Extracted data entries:
######

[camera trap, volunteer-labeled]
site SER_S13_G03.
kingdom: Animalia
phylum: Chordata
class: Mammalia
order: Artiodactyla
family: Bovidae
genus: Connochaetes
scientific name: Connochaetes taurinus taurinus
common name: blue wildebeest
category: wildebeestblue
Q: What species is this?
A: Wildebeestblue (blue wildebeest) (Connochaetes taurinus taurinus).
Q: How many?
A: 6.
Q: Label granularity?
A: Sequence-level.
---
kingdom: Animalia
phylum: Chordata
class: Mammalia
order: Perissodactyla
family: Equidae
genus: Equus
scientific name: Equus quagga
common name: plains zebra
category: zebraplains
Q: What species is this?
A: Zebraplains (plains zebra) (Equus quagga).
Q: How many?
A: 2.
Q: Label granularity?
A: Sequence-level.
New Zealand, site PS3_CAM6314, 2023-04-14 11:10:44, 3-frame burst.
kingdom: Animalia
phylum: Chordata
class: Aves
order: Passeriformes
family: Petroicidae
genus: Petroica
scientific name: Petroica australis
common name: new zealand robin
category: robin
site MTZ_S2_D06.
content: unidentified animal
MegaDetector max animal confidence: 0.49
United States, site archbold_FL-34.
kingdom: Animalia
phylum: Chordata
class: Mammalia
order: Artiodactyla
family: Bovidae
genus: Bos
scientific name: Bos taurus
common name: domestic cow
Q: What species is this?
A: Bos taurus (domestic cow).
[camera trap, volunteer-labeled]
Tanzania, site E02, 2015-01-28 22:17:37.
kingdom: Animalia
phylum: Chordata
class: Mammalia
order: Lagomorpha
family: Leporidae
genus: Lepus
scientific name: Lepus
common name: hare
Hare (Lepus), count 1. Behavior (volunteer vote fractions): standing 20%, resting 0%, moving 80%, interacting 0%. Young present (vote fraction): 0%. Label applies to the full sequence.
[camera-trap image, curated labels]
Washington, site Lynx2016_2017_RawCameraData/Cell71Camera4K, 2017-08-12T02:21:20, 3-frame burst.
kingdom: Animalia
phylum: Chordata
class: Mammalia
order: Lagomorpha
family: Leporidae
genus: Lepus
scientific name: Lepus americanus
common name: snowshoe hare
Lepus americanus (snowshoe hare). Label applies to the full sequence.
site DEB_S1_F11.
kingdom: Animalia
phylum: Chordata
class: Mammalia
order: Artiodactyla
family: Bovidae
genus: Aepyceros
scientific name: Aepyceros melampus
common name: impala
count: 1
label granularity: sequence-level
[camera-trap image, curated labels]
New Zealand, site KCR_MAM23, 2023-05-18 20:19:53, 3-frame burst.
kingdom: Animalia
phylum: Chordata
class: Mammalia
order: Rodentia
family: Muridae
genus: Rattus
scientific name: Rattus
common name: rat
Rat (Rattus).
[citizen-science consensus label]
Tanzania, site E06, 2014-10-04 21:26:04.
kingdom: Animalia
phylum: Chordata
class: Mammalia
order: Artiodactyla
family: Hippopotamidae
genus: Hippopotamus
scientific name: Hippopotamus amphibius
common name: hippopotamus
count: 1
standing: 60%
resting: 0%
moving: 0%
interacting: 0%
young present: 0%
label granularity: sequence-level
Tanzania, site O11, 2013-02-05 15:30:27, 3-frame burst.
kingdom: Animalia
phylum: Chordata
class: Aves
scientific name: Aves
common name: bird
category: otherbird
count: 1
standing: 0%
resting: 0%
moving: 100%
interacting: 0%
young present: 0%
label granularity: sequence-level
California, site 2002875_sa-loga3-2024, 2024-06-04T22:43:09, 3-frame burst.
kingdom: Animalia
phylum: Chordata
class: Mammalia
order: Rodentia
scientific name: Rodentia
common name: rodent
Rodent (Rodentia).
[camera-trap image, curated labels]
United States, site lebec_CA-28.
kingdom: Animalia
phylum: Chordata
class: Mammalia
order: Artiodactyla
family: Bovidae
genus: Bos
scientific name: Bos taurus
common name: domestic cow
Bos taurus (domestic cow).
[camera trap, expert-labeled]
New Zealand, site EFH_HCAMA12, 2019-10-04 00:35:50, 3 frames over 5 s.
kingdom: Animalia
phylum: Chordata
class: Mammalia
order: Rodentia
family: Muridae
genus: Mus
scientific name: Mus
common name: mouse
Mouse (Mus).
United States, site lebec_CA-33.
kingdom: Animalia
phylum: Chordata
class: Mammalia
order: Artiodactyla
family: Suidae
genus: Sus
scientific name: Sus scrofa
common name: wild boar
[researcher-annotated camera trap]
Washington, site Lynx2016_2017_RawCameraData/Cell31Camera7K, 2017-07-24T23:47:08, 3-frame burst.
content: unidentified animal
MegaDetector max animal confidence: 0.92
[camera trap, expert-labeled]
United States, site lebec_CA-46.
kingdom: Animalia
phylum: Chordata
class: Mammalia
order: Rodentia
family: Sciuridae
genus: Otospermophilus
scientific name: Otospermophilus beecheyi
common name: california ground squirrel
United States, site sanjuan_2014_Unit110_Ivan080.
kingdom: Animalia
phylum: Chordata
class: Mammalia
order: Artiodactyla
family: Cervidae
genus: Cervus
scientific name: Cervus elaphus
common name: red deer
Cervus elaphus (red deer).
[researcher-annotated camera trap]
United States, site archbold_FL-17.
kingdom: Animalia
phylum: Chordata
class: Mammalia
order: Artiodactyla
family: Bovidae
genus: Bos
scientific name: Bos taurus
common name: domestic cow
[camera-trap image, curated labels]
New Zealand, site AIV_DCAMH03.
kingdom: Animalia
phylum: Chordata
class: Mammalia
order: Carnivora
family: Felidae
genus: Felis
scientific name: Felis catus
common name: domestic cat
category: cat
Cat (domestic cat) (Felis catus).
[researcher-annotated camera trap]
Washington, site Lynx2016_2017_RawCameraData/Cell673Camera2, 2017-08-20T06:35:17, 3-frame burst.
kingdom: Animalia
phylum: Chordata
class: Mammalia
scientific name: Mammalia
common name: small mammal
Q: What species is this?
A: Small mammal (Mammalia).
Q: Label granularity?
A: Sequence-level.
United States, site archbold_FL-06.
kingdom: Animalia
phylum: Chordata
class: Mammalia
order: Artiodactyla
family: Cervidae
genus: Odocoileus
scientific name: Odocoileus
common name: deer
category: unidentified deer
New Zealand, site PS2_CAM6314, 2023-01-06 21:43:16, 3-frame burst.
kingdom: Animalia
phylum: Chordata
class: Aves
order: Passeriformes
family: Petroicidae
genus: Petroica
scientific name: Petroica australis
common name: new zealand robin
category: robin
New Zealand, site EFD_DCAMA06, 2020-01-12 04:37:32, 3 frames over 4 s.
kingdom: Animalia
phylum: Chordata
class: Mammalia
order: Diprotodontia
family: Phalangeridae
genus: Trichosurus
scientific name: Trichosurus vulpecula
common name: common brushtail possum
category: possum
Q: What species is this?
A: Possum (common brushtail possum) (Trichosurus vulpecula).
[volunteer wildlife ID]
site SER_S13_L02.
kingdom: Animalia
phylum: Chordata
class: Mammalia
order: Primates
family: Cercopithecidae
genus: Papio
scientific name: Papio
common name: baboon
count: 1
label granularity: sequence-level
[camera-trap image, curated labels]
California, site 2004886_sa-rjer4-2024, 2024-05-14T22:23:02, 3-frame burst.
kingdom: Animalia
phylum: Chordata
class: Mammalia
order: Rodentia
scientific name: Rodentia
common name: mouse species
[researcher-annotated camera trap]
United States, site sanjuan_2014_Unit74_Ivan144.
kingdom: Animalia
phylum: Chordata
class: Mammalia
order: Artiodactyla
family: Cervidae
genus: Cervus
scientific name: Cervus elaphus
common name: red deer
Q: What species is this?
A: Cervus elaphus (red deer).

######

— ACTION ITEM —
Print the entries once more, identical in every line.

— TASK ANSWER —
[camera trap, volunteer-labeled]
site SER_S13_G03.
kingdom: Animalia
phylum: Chordata
class: Mammalia
order: Artiodactyla
family: Bovidae
genus: Connochaetes
scientific name: Connochaetes taurinus taurinus
common name: blue wildebeest
category: wildebeestblue
Q: What species is this?
A: Wildebeestblue (blue wildebeest) (Connochaetes taurinus taurinus).
Q: How many?
A: 6.
Q: Label granularity?
A: Sequence-level.
---
kingdom: Animalia
phylum: Chordata
class: Mammalia
order: Perissodactyla
family: Equidae
genus: Equus
scientific name: Equus quagga
common name: plains zebra
category: zebraplains
Q: What species is this?
A: Zebraplains (plains zebra) (Equus quagga).
Q: How many?
A: 2.
Q: Label granularity?
A: Sequence-level.
New Zealand, site PS3_CAM6314, 2023-04-14 11:10:44, 3-frame burst.
kingdom: Animalia
phylum: Chordata
class: Aves
order: Passeriformes
family: Petroicidae
genus: Petroica
scientific name: Petroica australis
common name: new zealand robin
category: robin
site MTZ_S2_D06.
content: unidentified animal
MegaDetector max animal confidence: 0.49
United States, site archbold_FL-34.
kingdom: Animalia
phylum: Chordata
class: Mammalia
order: Artiodactyla
family: Bovidae
genus: Bos
scientific name: Bos taurus
common name: domestic cow
Q: What species is this?
A: Bos taurus (domestic cow).
[camera trap, volunteer-labeled]
Tanzania, site E02, 2015-01-28 22:17:37.
kingdom: Animalia
phylum: Chordata
class: Mammalia
order: Lagomorpha
family: Leporidae
genus: Lepus
scientific name: Lepus
common name: hare
Hare (Lepus), count 1. Behavior (volunteer vote fractions): standing 20%, resting 0%, moving 80%, interacting 0%. Young present (vote fraction): 0%. Label applies to the full sequence.
[camera-trap image, curated labels]
Washington, site Lynx2016_2017_RawCameraData/Cell71Camera4K, 2017-08-12T02:21:20, 3-frame burst.
kingdom: Animalia
phylum: Chordata
class: Mammalia
order: Lagomorpha
family: Leporidae
genus: Lepus
scientific name: Lepus americanus
common name: snowshoe hare
Lepus americanus (snowshoe hare). Label applies to the full sequence.
site DEB_S1_F11.
kingdom: Animalia
phylum: Chordata
class: Mammalia
order: Artiodactyla
family: Bovidae
genus: Aepyceros
scientific name: Aepyceros melampus
common name: impala
count: 1
label granularity: sequence-level
[camera-trap image, curated labels]
New Zealand, site KCR_MAM23, 2023-05-18 20:19:53, 3-frame burst.
kingdom: Animalia
phylum: Chordata
class: Mammalia
order: Rodentia
family: Muridae
genus: Rattus
scientific name: Rattus
common name: rat
Rat (Rattus).
[citizen-science consensus label]
Tanzania, site E06, 2014-10-04 21:26:04.
kingdom: Animalia
phylum: Chordata
class: Mammalia
order: Artiodactyla
family: Hippopotamidae
genus: Hippopotamus
scientific name: Hippopotamus amphibius
common name: hippopotamus
count: 1
standing: 60%
resting: 0%
moving: 0%
interacting: 0%
young present: 0%
label granularity: sequence-level
Tanzania, site O11, 2013-02-05 15:30:27, 3-frame burst.
kingdom: Animalia
phylum: Chordata
class: Aves
scientific name: Aves
common name: bird
category: otherbird
count: 1
standing: 0%
resting: 0%
moving: 100%
interacting: 0%
young present: 0%
label granularity: sequence-level
California, site 2002875_sa-loga3-2024, 2024-06-04T22:43:09, 3-frame burst.
kingdom: Animalia
phylum: Chordata
class: Mammalia
order: Rodentia
scientific name: Rodentia
common name: rodent
Rodent (Rodentia).
[camera-trap image, curated labels]
United States, site lebec_CA-28.
kingdom: Animalia
phylum: Chordata
class: Mammalia
order: Artiodactyla
family: Bovidae
genus: Bos
scientific name: Bos taurus
common name: domestic cow
Bos taurus (domestic cow).
[camera trap, expert-labeled]
New Zealand, site EFH_HCAMA12, 2019-10-04 00:35:50, 3 frames over 5 s.
kingdom: Animalia
phylum: Chordata
class: Mammalia
order: Rodentia
family: Muridae
genus: Mus
scientific name: Mus
common name: mouse
Mouse (Mus).
United States, site lebec_CA-33.
kingdom: Animalia
phylum: Chordata
class: Mammalia
order: Artiodactyla
family: Suidae
genus: Sus
scientific name: Sus scrofa
common name: wild boar
[researcher-annotated camera trap]
Washington, site Lynx2016_2017_RawCameraData/Cell31Camera7K, 2017-07-24T23:47:08, 3-frame burst.
content: unidentified animal
MegaDetector max animal confidence: 0.92
[camera trap, expert-labeled]
United States, site lebec_CA-46.
kingdom: Animalia
phylum: Chordata
class: Mammalia
order: Rodentia
family: Sciuridae
genus: Otospermophilus
scientific name: Otospermophilus beecheyi
common name: california ground squirrel
United States, site sanjuan_2014_Unit110_Ivan080.
kingdom: Animalia
phylum: Chordata
class: Mammalia
order: Artiodactyla
family: Cervidae
genus: Cervus
scientific name: Cervus elaphus
common name: red deer
Cervus elaphus (red deer).
[researcher-annotated camera trap]
United States, site archbold_FL-17.
kingdom: Animalia
phylum: Chordata
class: Mammalia
order: Artiodactyla
family: Bovidae
genus: Bos
scientific name: Bos taurus
common name: domestic cow
[camera-trap image, curated labels]
New Zealand, site AIV_DCAMH03.
kingdom: Animalia
phylum: Chordata
class: Mammalia
order: Carnivora
family: Felidae
genus: Felis
scientific name: Felis catus
common name: domestic cat
category: cat
Cat (domestic cat) (Felis catus).
[researcher-annotated camera trap]
Washington, site Lynx2016_2017_RawCameraData/Cell673Camera2, 2017-08-20T06:35:17, 3-frame burst.
kingdom: Animalia
phylum: Chordata
class: Mammalia
scientific name: Mammalia
common name: small mammal
Q: What species is this?
A: Small mammal (Mammalia).
Q: Label granularity?
A: Sequence-level.
United States, site archbold_FL-06.
kingdom: Animalia
phylum: Chordata
class: Mammalia
order: Artiodactyla
family: Cervidae
genus: Odocoileus
scientific name: Odocoileus
common name: deer
category: unidentified deer
New Zealand, site PS2_CAM6314, 2023-01-06 21:43:16, 3-frame burst.
kingdom: Animalia
phylum: Chordata
class: Aves
order: Passeriformes
family: Petroicidae
genus: Petroica
scientific name: Petroica australis
common name: new zealand robin
category: robin
New Zealand, site EFD_DCAMA06, 2020-01-12 04:37:32, 3 frames over 4 s.
kingdom: Animalia
phylum: Chordata
class: Mammalia
order: Diprotodontia
family: Phalangeridae
genus: Trichosurus
scientific name: Trichosurus vulpecula
common name: common brushtail possum
category: possum
Q: What species is this?
A: Possum (common brushtail possum) (Trichosurus vulpecula).
[volunteer wildlife ID]
site SER_S13_L02.
kingdom: Animalia
phylum: Chordata
class: Mammalia
order: Primates
family: Cercopithecidae
genus: Papio
scientific name: Papio
common name: baboon
count: 1
label granularity: sequence-level
[camera-trap image, curated labels]
California, site 2004886_sa-rjer4-2024, 2024-05-14T22:23:02, 3-frame burst.
kingdom: Animalia
phylum: Chordata
class: Mammalia
order: Rodentia
scientific name: Rodentia
common name: mouse species
[researcher-annotated camera trap]
United States, site sanjuan_2014_Unit74_Ivan144.
kingdom: Animalia
phylum: Chordata
class: Mammalia
order: Artiodactyla
family: Cervidae
genus: Cervus
scientific name: Cervus elaphus
common name: red deer
Q: What species is this?
A: Cervus elaphus (red deer).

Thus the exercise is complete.